L’astensione è la vera vincitrice delle elezioni a Torino. Abbiamo letto e leggeremo questa considerazione più di una volta, perché nonostante sia ovvia, è la verità. Alla prova del ballottaggio, l’affluenza ha toccato il 42,13% e segnato un nuovo record di minimo storico. Consultando i dati ufficiali sul sito del Comune, è possibile constatare che in media ha votato 1 torinese su 3 in quasi tutte le circoscrizioni.
Nel mentre la città si prepara ad accogliere (e giudicare) l’operato del nuovo sindaco Lo Russo, varrebbe la pena iniziare a chiedersi il perché di questo astensionismo. Come mai si sono raggiunti tali minimi storici, in una città che è sempre stata mediamente attenta alle vicende politiche? Perché le piazze, in questo periodo in particolare sempre pronte a far sentire la loro voce, disertano la possibilità di esprimersi attraverso la cabina elettorale?
Le (possibili) ragioni dell’astensione
In mancanza di un sondaggio che interroghi i cittadini uno per uno, possiamo provare ad azzardare delle ipotesi a questa scelta così drastica quale l’astensione. Il dato oggettivo che si ricava da un quadro del genere è che i cittadini non sono interessanti alla politica; è abbastanza evidente che vivono una certa sfiducia di fondo verso le istituzioni.
Questa sfiducia è, a mio avviso, un problema complesso che non riguarda il singolo personaggio o schieramento. Non credo che l’astensione sia una forma di rifiuto verso la precedente amministrazione Appendino, né tantomeno dell’esperienza 5 Stelle in generale. È possibile che la sfiducia sia data da una classe politica che semplicemente non riesce più a parlare con loro.

Il problema è che con “parlare con loro” non si intende la sedia simbolica che Lo Russo portava in giro con sé. Il dialogo dovrebbe essere più profondo, corale e soprattutto meno scenico perché queste immagini hanno il pregio di funzionare discretamente sui social, ma il difetto di bruciarsi subito. Tuttavia penso che le colpe dell’astensione siamo ambivalenti e anche i votanti abbiano la loro colpa.

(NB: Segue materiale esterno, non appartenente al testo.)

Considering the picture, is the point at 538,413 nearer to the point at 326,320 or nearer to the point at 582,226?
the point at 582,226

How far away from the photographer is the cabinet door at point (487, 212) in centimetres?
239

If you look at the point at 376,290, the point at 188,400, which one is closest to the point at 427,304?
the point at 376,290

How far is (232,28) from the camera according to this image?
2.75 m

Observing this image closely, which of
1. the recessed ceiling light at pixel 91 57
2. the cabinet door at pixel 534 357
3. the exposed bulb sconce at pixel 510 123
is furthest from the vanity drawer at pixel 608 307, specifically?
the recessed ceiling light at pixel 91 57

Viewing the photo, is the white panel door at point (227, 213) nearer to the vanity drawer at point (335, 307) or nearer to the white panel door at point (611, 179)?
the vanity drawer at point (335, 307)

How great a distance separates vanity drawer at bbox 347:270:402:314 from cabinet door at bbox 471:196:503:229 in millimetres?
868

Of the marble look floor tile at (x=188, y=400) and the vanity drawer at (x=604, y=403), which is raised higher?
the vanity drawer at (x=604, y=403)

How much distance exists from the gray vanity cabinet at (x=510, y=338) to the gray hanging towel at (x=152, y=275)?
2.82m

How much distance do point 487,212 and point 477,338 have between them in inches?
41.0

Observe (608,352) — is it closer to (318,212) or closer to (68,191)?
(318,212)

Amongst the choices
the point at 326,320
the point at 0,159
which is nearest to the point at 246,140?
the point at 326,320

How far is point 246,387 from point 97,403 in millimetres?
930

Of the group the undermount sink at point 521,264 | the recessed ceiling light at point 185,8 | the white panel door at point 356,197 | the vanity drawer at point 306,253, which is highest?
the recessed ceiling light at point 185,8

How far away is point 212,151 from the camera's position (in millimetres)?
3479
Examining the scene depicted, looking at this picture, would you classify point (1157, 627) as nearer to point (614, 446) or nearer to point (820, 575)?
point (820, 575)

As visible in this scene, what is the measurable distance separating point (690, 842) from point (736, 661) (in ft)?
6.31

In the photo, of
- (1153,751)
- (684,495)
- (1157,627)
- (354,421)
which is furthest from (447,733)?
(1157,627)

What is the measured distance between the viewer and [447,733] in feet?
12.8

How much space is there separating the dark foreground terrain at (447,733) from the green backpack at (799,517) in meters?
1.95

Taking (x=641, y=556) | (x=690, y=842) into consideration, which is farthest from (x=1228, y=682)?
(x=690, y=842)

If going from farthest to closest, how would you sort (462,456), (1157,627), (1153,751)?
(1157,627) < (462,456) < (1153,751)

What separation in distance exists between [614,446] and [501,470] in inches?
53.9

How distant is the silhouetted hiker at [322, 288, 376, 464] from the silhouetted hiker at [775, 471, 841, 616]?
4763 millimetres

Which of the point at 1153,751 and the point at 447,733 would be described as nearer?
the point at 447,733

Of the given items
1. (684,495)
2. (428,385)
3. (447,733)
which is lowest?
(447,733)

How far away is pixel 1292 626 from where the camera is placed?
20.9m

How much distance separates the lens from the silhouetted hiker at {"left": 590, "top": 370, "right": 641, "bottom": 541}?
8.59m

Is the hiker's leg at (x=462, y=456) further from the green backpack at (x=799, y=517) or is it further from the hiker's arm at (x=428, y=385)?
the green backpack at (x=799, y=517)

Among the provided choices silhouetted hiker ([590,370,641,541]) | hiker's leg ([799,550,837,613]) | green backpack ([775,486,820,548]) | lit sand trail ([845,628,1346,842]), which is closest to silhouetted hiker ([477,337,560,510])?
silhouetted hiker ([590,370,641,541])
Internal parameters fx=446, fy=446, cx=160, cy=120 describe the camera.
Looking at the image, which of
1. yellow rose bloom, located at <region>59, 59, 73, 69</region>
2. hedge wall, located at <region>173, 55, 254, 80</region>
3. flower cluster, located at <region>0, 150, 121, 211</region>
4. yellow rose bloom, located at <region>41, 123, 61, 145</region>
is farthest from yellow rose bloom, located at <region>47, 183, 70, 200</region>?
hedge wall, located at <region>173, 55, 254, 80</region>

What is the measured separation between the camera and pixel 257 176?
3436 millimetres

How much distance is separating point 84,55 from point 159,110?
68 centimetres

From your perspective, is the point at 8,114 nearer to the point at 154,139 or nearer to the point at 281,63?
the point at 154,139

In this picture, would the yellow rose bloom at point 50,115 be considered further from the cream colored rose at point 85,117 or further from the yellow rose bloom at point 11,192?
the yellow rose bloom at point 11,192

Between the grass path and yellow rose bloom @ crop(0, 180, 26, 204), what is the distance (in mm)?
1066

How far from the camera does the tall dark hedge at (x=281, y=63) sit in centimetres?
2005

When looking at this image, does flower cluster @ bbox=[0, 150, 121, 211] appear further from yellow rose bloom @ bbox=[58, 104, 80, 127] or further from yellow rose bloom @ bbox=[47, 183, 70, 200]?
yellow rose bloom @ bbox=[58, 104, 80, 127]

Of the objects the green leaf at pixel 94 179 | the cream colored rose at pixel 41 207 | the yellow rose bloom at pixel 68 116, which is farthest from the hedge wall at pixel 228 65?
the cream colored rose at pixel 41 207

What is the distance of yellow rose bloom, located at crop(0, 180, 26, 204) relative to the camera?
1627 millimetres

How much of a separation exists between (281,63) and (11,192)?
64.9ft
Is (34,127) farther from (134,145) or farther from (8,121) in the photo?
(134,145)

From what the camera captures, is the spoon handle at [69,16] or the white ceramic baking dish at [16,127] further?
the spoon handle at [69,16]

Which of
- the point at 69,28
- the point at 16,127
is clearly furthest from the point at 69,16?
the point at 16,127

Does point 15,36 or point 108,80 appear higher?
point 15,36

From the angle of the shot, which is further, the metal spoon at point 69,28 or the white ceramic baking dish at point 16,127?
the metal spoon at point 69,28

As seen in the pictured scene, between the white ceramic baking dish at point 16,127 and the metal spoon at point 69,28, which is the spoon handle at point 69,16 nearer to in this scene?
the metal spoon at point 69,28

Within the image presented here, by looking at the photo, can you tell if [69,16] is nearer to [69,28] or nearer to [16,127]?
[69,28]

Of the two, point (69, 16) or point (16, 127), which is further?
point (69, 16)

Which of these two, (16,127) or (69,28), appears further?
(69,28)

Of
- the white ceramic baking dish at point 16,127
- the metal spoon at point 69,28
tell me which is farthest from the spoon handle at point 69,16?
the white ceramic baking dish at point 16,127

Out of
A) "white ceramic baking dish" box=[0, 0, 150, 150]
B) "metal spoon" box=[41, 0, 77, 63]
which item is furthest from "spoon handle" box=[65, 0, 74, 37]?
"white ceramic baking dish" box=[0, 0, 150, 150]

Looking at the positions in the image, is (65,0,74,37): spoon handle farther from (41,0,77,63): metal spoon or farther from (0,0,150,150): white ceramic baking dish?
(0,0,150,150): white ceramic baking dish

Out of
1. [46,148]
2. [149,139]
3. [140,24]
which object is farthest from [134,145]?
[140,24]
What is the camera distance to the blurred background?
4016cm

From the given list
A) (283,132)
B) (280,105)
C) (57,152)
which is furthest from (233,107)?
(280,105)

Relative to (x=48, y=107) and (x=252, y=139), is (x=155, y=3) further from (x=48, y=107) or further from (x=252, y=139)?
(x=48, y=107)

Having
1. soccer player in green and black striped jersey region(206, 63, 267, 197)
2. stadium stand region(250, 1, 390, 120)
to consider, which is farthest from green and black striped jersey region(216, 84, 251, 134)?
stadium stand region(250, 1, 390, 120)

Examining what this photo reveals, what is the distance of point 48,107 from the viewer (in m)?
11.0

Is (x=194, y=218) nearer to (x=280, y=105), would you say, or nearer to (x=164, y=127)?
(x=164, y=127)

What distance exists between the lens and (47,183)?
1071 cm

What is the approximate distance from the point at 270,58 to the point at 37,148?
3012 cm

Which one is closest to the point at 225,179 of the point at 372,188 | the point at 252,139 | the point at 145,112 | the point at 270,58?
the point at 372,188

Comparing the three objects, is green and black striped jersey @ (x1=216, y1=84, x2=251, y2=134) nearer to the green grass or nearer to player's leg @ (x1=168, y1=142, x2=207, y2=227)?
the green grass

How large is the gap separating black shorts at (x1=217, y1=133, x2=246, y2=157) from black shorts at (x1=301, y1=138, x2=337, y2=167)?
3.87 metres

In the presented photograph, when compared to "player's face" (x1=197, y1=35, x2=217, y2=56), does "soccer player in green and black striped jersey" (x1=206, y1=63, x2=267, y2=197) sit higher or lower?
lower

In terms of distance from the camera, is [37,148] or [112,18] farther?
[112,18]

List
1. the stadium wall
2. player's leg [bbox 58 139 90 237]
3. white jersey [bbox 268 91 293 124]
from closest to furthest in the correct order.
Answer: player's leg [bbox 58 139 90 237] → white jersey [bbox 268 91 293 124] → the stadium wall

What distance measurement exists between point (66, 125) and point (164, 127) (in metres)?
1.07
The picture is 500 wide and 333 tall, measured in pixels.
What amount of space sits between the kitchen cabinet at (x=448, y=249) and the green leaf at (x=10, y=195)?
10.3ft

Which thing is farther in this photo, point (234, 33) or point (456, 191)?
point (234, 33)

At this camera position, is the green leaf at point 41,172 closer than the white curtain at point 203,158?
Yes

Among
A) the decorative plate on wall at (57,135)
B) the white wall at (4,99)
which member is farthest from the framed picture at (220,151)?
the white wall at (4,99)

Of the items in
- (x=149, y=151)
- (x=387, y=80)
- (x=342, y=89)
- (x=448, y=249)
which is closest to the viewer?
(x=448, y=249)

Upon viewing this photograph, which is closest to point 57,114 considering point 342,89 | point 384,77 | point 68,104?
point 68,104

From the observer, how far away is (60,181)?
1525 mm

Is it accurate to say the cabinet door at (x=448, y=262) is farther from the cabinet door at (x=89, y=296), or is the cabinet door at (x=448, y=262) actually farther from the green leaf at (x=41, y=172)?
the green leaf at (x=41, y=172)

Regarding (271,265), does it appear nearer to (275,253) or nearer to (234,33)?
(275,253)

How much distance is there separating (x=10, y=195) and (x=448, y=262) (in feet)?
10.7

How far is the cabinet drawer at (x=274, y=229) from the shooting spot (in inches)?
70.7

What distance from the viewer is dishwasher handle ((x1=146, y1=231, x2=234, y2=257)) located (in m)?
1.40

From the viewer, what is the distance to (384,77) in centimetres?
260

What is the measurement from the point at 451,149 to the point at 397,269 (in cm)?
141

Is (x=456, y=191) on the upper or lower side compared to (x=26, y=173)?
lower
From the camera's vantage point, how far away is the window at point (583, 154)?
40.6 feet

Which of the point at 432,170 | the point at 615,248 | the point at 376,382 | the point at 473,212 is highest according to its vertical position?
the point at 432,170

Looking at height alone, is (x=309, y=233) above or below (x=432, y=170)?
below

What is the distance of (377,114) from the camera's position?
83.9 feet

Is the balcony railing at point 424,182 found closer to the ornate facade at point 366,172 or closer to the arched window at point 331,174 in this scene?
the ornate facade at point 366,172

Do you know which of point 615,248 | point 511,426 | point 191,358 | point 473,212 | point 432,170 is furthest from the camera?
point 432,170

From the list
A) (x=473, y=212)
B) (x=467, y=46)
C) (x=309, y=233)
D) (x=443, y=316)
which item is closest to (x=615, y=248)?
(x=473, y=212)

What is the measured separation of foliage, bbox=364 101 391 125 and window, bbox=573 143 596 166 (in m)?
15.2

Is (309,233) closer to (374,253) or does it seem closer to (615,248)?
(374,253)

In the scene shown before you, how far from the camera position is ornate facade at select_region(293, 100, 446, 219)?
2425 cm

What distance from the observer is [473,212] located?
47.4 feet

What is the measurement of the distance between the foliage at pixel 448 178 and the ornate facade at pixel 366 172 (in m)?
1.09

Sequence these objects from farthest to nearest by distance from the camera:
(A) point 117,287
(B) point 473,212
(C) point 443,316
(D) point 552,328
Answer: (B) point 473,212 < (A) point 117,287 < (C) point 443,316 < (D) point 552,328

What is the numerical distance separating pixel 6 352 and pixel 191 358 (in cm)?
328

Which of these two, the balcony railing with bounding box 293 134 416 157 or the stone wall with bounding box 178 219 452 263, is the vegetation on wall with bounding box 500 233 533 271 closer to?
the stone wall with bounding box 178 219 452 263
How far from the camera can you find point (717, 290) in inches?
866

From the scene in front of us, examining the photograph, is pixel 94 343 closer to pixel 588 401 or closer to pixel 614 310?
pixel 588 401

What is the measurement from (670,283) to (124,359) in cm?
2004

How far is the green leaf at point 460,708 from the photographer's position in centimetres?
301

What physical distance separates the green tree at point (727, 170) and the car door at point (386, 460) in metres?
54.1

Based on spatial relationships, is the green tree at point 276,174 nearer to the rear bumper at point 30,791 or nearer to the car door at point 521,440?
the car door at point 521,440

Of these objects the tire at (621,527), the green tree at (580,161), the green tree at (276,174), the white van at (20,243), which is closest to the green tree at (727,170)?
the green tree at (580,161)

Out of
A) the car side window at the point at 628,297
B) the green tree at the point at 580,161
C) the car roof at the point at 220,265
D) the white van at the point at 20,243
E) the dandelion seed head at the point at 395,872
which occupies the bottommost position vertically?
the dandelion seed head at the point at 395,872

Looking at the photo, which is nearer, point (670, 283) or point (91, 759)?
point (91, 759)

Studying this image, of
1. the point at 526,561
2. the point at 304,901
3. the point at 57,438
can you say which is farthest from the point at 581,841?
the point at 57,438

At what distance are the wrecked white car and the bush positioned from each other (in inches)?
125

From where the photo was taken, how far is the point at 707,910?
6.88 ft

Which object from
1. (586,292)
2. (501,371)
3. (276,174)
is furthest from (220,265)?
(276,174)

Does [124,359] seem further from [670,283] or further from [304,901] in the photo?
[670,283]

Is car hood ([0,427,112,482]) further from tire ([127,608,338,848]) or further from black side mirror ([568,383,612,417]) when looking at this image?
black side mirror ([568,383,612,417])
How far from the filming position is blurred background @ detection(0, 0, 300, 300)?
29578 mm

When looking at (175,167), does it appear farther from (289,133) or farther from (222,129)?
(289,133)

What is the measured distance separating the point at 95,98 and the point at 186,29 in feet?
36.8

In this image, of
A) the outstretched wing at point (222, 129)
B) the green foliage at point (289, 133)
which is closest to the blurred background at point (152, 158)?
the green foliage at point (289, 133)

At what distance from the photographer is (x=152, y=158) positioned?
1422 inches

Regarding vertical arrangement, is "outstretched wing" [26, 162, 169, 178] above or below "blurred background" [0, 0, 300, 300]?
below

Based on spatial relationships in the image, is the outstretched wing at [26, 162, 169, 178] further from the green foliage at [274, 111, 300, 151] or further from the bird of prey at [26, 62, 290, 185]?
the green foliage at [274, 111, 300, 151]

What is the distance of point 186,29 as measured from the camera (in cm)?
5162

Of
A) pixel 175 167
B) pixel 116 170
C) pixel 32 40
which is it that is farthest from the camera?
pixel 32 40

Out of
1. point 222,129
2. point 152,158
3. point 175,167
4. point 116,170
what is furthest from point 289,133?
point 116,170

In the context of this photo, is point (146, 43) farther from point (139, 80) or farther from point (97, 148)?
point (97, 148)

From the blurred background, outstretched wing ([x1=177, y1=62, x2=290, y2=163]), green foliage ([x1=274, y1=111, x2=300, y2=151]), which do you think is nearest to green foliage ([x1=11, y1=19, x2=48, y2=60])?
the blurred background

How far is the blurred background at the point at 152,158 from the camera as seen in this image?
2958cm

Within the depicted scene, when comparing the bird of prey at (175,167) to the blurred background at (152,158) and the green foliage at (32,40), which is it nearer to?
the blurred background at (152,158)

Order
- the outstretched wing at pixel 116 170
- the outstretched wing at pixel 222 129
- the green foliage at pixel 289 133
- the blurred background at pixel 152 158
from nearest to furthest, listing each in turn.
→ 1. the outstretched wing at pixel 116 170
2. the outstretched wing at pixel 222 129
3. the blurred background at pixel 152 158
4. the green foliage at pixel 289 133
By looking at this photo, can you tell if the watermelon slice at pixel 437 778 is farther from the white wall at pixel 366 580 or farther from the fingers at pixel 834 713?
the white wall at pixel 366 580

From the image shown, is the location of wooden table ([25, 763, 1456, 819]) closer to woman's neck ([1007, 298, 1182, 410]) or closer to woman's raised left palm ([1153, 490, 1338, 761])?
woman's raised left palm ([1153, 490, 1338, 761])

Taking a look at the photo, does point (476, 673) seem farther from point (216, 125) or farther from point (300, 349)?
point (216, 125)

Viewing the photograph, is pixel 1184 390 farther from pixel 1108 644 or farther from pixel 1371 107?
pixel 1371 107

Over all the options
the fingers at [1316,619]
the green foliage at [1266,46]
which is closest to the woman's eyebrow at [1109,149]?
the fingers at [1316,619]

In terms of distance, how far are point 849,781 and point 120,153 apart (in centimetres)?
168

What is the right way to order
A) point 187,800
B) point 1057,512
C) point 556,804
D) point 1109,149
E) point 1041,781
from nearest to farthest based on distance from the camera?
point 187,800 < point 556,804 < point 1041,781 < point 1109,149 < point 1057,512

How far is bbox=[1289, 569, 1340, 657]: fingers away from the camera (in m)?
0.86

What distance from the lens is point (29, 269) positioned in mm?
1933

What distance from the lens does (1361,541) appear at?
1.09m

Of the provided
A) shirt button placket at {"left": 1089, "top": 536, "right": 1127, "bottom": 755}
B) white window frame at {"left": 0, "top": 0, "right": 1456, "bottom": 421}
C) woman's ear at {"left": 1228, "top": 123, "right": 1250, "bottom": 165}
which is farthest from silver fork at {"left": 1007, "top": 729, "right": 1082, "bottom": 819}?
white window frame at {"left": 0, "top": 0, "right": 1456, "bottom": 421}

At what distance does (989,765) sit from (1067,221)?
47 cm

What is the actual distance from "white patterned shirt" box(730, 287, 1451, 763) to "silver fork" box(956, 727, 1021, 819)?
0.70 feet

Il voto mancato dei cittadini
Esprimo qui la mia esperienza personale per concludere il ragionamento sull’astensione. Io non ho votato in quanto non residente, eppure all’indomani delle elezioni avevo le idee chiare su chi avrei scelto avendone la possibilità. Con mia sorpresa, dopo una serie di considerazioni e analisi dei programmi elettorali, mi sono ritrovato a constatare che avrei votato lo schieramento opposto a quello che di solito ho appoggiato nelle elezioni.
Da qui ho pensato che forse il problema potrebbe essere anche questo: il cittadino votante semplicemente non vuole informarsi. O meglio, è possibile che si informi in maniera superficiale liquidando la scelta in maniera semplicistica, considerando qualsiasi schieramento ugualmente sbagliato.
“Destra o sinistra, sono tutti uguali”, si diceva (e dice) spesso. Penso che alla fine questo motto sia diventato dogma e che i votanti ci credano tanto da preferire appunto l’astensione. L’attuale classe politica dovrà lavorare molto per recuperare credibilità (che innegabilmente ha perso), tuttavia anche la classe votante dovrà impegnarsi. Dovrà studiare e scoprire che centrodestra o centrosinistra vuol dire indirizzi economici diversi, tagli e aggiunte alle tasse comunali differenti, gestione giuridica divergente.
C’è da ricostruire una serietà politica nelle istituzioni e una coscienza politica nelle persone. L’augurio è che questa nuova giunta sia capace di fare anche questo, perché ne abbiamo davvero bisogno.